Reading text
==============================

Given enough water and heat, collagen will unravel and reform into a water-stable structure. Even though collagen and water were already friends, gelatin’s that needy one that thinks water is its sun and the moon and won’t stop running around tackling them with all-encompassing bear hugs and poetry written on the back of restaurant napkins. While this might be creepy for work, school or living arrangements, it works out pretty well when it comes to food since gelatin can hold onto ten times its weight in moisture. Thin broths and boring fruit juices transform into unctuous sauces or wibbly wobbly alcohol delivery devices.
Use the power of magic and water to turn those bones, giblets, wings and questionable animal bits into stock! (Have you ever tried to reheat a chicken wing? Might as well fucking chew on a rawhide.) Marni recommended using fresh veggies for your stock, but this is totally a legit way to get rid of your veggie scraps or that bowl of roasted veggies your nephew refused to touch. Boil, boil and boil away to liberate all of the collagen and transform it into mouth-smacking gelatin. You’ll know that those bones gave all they could when they snap as easily as my temper in traffic.

==============================

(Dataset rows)
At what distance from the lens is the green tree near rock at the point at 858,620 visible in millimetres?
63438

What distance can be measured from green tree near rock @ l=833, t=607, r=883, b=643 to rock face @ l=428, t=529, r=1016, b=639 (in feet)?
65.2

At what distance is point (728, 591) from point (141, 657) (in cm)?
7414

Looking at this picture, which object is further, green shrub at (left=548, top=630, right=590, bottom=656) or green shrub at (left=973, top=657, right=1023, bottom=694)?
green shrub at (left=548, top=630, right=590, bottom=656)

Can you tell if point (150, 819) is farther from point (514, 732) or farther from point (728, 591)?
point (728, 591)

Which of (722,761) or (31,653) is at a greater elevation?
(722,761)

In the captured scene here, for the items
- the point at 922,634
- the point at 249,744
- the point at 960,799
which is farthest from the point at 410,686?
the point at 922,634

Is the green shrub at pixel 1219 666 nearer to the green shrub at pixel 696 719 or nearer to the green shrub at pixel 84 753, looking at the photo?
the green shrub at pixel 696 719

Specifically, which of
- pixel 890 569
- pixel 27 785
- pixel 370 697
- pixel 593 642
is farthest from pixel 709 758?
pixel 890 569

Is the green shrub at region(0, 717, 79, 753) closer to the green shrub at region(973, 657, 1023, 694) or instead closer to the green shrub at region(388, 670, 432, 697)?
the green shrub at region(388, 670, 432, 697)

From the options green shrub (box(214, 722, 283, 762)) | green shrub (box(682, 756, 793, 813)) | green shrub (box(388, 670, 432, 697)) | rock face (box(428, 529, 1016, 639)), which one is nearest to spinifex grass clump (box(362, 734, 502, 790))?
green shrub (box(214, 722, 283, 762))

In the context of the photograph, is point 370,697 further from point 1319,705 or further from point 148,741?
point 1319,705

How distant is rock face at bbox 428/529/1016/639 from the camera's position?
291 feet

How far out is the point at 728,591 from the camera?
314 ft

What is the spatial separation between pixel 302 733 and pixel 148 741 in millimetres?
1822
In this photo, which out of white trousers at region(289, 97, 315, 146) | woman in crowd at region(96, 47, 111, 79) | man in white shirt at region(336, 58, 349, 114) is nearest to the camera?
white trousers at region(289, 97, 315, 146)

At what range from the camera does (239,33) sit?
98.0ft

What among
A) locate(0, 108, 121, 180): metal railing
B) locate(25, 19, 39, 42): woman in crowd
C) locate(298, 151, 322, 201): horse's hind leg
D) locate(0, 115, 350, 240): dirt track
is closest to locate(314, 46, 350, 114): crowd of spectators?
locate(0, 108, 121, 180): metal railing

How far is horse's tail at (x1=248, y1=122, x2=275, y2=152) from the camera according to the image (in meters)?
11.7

==============================

Instructions
**A)** According to the text on gelatin and stock, how much moisture can gelatin hold onto?
**B)** Summarize the text on gelatin and stock in two sentences.
**C)** Resume the text on gelatin and stock, starting right after its final sentence.

Responses by task
**A)** Gelatin can hold onto ten times its weight in moisture.

**B)** With enough water and heat, collagen unravels and reforms into gelatin, which holds ten times its weight in moisture and can turn thin broths and juices into rich sauces or wobbly treats. Boiling bones, giblets, wings, and vegetable scraps into stock releases the collagen as gelatin, and the bones are spent once they snap easily.

**C)**
If you weren’t planning on bagging and tagging your stock right away (it’ll keep for 1-2 days in the fridge and the freezer for 2-3 months) you can divert some of that poultry goodness deluge into your next dinner! Stave off your inevitable winter colds by sacrificing a breast or leg for some turkey noodle soup or, with some added kale and orzo, Italian Wedding Soup. You can also up your congee game by substituting stock for water and topping your bowl with a pile of shredded turkey. If all of that still seems like too much work, you can just reheat the broth with some egg noodles, parsley, lemon and fresh cracked pepper. Because let’s face it, but the time we’re finished with this eat-a-thon we’re gonna want to stick with the easy solution.